All the villagers gazed at one another in amazement, for the trick proposed by the lovely Parisian seemed rather strong to them; and Virginie trod on her friend’s foot and whispered:

“Will you keep quiet? What are you thinking about? As if anyone ever did such things as that here!—My friends,” Virginie continued, addressing the villagers, “my cousin said that because she assumed that Père Mauflard wears drawers.”

“Oh, yes! but he don’t!” said a stout woman, laughingly. Whereupon all the peasants cried:

“Oho! Fanchon knows all about it! How do you know that, eh, Fanchon? Well, on my word! it seems that Fanchon—So you know that, do you, Fanchon?”

Fanchon laughed on, and the noise finally woke Père Mauflard, who rubbed his eyes and asked what the matter was.

But Denise’s aunt restored order by arranging the whole party in a circle. The seats of honor by the fireplace were offered to the two ladies. Cézarine, who had seated herself beside the tall lout, said that she was very comfortable and that the heat made her ill. Virginie sat between two old men. Denise took Coco in her lap; she alone had no share in the pleasures of the occasion, and her heart as well as her thoughts bore her far from the village.

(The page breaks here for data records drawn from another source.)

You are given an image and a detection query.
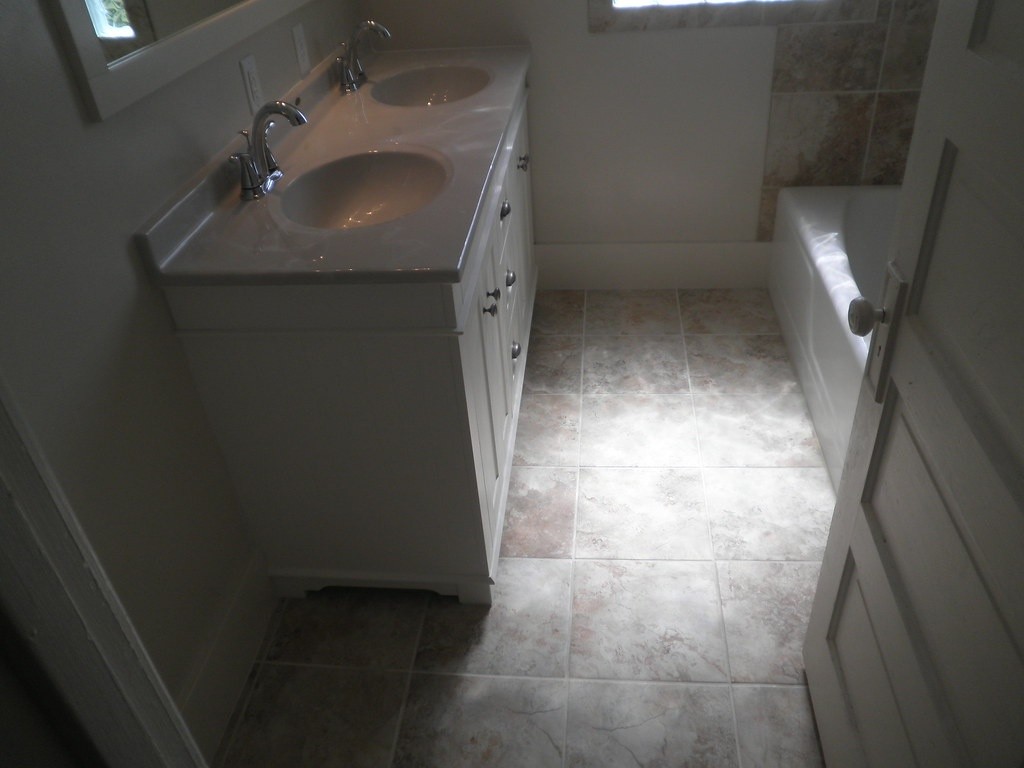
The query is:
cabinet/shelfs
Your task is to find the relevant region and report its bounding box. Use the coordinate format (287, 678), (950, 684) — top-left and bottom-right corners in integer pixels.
(159, 76), (539, 605)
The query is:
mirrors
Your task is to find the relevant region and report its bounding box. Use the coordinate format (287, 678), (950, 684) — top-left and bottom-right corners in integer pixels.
(53, 0), (308, 124)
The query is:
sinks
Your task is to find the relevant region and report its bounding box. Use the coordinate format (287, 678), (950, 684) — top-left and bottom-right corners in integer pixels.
(278, 150), (447, 229)
(370, 66), (489, 107)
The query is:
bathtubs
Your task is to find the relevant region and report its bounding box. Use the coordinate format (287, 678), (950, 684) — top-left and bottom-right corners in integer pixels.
(765, 183), (907, 498)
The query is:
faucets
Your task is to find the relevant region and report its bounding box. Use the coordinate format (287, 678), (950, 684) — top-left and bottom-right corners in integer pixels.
(228, 99), (309, 202)
(335, 18), (392, 94)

An old woman began a tale of robbers; another told a ghost story; and as neither of them interested Cézarine, while the simple folk tremblingly huddled together, she played games with the tall youth, and chucked him under the chin, saying:

“How much he looks like Théodore!”

An old peasant took the floor and announced that he proposed to sing the lament composed on the extraordinary death of Etienne de Garlande, formerly lord of Livry, who espoused the cause of Amaury de Montfort against Louis le Gros; the lament had only seventy-two stanzas.

As each stanza, sung to a most doleful tune in the measure of Malbrouck, lasted nearly five minutes, Virginie rose at the second, took a candle, whispered to Mère Fourcy that she was going to bed, and vanished without diverting the peasants’ attention from the dirge.